You know how a song just pops into your head? I just had one pop into mine but I'm not sure what I was thinking about before it did. I was looking for a link between myself and another person on Facebook. The site said we had one shared friend. I still haven't figured out who it is- it wasn't who I thought it would be. This other person has over 400 people in the friend list. Wow! I don't claim to have anywhere near that many. Truthfully, can you call that many people friend? I mean aren't they just acquaintances?
Long Run
As sung by the Eagles
I used to hurry a lot, I used to worry a lot,
I used to stay out till the break of the day.
Oh that didn't get it, it was high time, I quit it --
I just couldn't carry on that way.
Oh, I did some damage, I know it's true --
Didn't know I was so lonely till I found you.
Who can go the distance?
We'll find out in the long run.
(In the long run.)
We can handle some resistance
If our love is a strong one.
(Is a strong one )
People talkin' about us, they got nothin' else to do.
When it all comes down we will still come through
In the long run.
Ooh I want to tell you it's a long run.
You know I don't understand why you don't treat yourself better,
Do the crazy things that you do.
When all the debutantes in Houston, baby,
Couldn't hold a candle to you.
Did you do it for love, did you do it for money?

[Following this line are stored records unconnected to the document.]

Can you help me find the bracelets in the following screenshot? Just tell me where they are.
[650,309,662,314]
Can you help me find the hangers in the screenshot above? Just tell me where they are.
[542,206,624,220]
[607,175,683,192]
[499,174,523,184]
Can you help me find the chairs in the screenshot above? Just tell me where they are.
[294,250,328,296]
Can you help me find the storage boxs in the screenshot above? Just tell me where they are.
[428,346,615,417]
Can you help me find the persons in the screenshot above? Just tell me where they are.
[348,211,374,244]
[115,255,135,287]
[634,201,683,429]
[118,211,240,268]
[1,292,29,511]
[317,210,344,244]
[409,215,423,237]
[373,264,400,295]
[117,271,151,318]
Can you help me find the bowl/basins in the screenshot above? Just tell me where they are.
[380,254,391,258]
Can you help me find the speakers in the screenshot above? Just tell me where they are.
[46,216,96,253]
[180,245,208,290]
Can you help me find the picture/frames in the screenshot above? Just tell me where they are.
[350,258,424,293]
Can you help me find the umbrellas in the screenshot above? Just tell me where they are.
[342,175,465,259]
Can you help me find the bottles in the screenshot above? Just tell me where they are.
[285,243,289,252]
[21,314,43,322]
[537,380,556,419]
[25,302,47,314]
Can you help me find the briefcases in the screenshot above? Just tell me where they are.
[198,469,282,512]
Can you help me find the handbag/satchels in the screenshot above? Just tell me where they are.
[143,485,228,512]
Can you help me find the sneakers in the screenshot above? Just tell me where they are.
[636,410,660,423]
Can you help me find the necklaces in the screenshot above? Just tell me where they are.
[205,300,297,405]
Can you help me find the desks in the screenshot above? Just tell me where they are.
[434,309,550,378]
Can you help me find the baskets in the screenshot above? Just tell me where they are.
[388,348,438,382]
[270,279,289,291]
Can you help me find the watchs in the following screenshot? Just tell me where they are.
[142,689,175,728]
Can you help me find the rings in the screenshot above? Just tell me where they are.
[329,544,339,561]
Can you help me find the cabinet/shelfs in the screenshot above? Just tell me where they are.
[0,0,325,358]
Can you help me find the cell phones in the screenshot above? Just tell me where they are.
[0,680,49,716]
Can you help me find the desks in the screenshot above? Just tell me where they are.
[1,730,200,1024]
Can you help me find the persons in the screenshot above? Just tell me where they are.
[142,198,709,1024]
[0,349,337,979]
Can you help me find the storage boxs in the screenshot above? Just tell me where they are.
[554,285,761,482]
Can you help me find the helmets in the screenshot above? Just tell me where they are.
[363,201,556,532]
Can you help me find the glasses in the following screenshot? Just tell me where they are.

Did you do it for spite, did you think you had to, honey?
Who is gonna make it?
We'll find out in the long run.
(In the long run )
I know we can take it
If our love is a strong one.
(Is a strong one )
Well we're scared but we ain't shakin',
Kinda bent but we ain't breakin'
In the long run.
Ooh I want to tell you it's a long run.
Now that I look at the lyrics, I remembered what I was thinking about. The whole Facebook thing kinda brought back a thought to my head that I've had before and shaken off. It was about an old acquaintanceship (is that even a word?) that I had and had wanted to develop into something else at one time. Fear. Fear keeps me from pursuing a lot of the things I'd like to have for myself. But earlier today I had thought about e-mailing my old acquaintance because I wanted someone to tell me what was wrong with me. Like he could tell me that. It was a thought I dismissed because it would have been a futile conversation. I cared too much and shut down before I could get hurt. In doing so, I probably sent out the wrong message. It's water under the bridge. Why open that dam back up?